Kompakte praxisorientierte Tipps am Rande

Prinzipiell hat das weitläufig bewirtschaftete Innere des gesamten Burg- und Museenkomplexes über das gesamte Kalenderjahr und an allen Wochentagen in vollem Umfang seine großen Tore für Touristen geöffnet, jedoch sollten potenzielle Tagesgäste insbesondere bei extrem widrigen und kalten Witterungsbedingungen die vergleichsweise signifikant reduzierten Besucher- und Schließzeiten in den dunklen und harten Wintermonaten des Jahres im Blick behalten.
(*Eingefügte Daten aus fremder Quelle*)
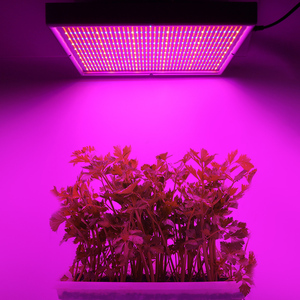 Image 5 - 2000LED Grow Light With Dimmer AC85~265V Indoor Greenhouse Tent Hydroponic Aquarium 200W Full Spectrum Adjustable Led Grow Lamp
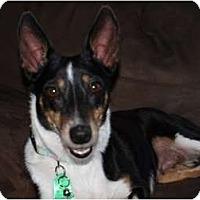Adopt A Pet :: Belle - Toronto/Etobicoke/GTA, ON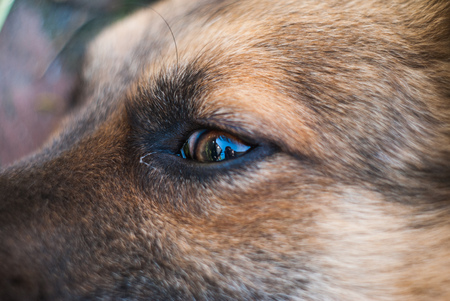 sight seeing: Dogs eye closeup, eye diseases in dogs, a scared mutt Stock Photo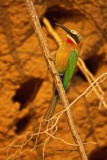 Whitefronted bee-eater 4
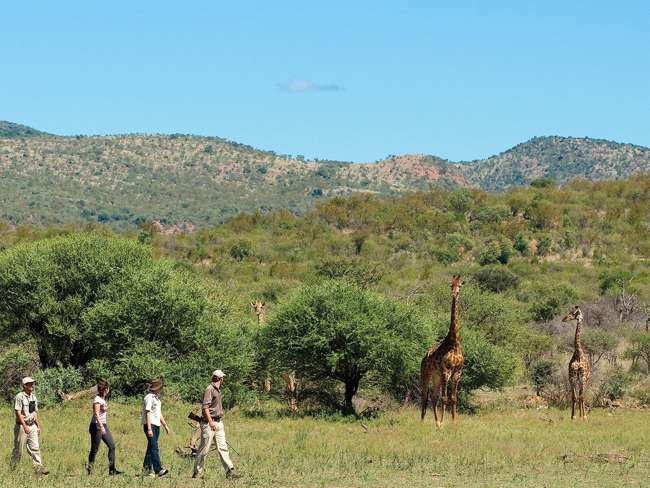 Guided Kruger National Park Walk | Hazyview | Things To Do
Die Tatsache, dass das Schloss unweigerlich zu den begehrtesten Touristenhotspots und beliebtesten inländischen Ferienzielen in Südpolen aufgestiegen ist, führt in der ohnehin stark frequentierten sommerlichen Urlaubsphase sowie generell bedingt an örtlichen offiziellen polnischen Feiertagen oftmals zu einem großen Touristenandrang, langen Wartezeiten an den Kassenschaltern oder Engpässen. Eine pünktliche Anreise direkt am späten Vormittag sichert oftmals ein wesentlich stressfreieres Urlaubserlebnis am Bauwerk und man weicht den Besuchermassen in der Regel exzellent aus. Ferner wird seitens erfahrener Besucher grundsätzlich angeraten, nicht auf sehr solides und überaus bequemes Schuhwerk bei der Besichtigung zu verzichten. Die enorm steile topografische Beschaffenheit des Burgberges und nicht zuletzt die zahlreichen, stark verwitterten und zum Teil sehr unebenen steinernen Auf- und Abgänge sowie engen Zinnen und Gänge könnten andernfalls bei Regen oder Feuchtigkeit eine gewisse Stolpergefahr bergen.